Manganese (Mn) is an important element in bacteria-host interactions, exerting significant functions on both bacterial physiology and host immune responses. The importance of bacterial Mn transport systems in mediating bacterial stress resistance has been recognized, however, its role in modulating host innate immunity during infections remained elusive. This study aimed to explore the functions of the Mn transport proteins MntH and SitABCD in two enteric pathogens, Enterohemorrhagic Escherichia coli (EHEC) and Salmonella enterica serovar Typhimurium. We demonstrate that mutants deficient in these Mn uptake transporters (EHEC ΔmntH and S. typhimurium ΔmntHΔsitA) exhibit markedly reduced resistance to extreme environmental conditions like oxidative stress and impaired competitive advantages. Importantly, EHEC ΔmntH and S. typhimurium ΔmntHΔsitA elicited a significantly stronger innate immune response in macrophages compared to wild-type strains, indicating that MntH and SitABCD play a crucial role in inhibiting host immune activation. Specifically, we observed that Mn enhanced the innate immune response to infection, and such an effect was abrogated in cGas and Sting macrophages. Importantly, MntH and SitABCD suppress innate immune response via the STING pathway. In conclusion, this study showed that the Mn transport systems in EHEC and S. typhimurium play important roles in modulating host immune responses, highlighting the importance of Mn availability in shaping the outcomes of enteropathogenic bacterial infections.

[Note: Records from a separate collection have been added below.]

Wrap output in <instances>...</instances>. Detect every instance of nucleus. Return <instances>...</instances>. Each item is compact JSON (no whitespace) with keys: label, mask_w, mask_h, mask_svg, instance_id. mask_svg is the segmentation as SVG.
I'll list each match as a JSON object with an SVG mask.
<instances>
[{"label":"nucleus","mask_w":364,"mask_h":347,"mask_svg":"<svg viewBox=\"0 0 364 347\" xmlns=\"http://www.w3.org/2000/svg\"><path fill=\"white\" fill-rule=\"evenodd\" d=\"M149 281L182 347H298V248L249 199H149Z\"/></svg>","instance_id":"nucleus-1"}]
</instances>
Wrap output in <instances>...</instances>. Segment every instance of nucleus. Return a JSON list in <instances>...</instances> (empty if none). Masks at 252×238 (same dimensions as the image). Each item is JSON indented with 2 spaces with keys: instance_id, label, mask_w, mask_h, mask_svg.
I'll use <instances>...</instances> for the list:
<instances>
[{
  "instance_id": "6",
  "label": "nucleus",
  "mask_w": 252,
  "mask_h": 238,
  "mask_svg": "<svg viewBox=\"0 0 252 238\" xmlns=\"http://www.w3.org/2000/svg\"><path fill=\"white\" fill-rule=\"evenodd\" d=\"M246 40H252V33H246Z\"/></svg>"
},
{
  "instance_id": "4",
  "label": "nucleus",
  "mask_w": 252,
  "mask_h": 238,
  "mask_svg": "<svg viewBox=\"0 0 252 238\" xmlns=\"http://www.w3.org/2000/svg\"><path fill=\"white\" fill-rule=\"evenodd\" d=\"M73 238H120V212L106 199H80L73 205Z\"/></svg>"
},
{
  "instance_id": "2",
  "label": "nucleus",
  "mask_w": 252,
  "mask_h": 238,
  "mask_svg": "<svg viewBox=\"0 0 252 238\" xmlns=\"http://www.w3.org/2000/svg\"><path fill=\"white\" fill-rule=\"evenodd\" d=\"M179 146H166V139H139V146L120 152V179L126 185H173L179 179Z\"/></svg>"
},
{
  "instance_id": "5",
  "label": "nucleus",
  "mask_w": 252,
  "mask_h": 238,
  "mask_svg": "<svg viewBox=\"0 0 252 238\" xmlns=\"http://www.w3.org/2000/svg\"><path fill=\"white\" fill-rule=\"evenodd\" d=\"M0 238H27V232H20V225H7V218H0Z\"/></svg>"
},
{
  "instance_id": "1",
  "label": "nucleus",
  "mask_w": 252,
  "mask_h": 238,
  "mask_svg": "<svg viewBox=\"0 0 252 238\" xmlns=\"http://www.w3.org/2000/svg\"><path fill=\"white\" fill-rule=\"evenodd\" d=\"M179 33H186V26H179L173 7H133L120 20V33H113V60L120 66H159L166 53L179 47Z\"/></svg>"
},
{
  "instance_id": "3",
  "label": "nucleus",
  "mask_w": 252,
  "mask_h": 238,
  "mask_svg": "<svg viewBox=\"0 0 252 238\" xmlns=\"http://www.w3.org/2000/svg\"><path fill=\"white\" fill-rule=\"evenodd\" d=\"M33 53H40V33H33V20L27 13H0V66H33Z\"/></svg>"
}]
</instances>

IMPORTANCE: The manganese (Mn) transport systems MntH and SitABCD are crucial for bacterial survival. This study elucidates the role of Mn transport in enhancing bacterial resilience to oxidative stress and modulating the host's innate immune system, focusing on Enterohemorrhagic Escherichia coli (EHEC) and Salmonella enterica serovar Typhimurium. Our findings demonstrate that Mn uptake transporters not only confer stress resistance but also play a significant role in attenuating host immune activation through the STING signaling pathway. Mutants lacking MntH and SitABCD showed increased immune activation, suggesting these transporters help bacteria evade detection. The findings reveal that manganese not only enhances bacterial stress resistance but also modulates immune activation, thereby influencing infection outcomes.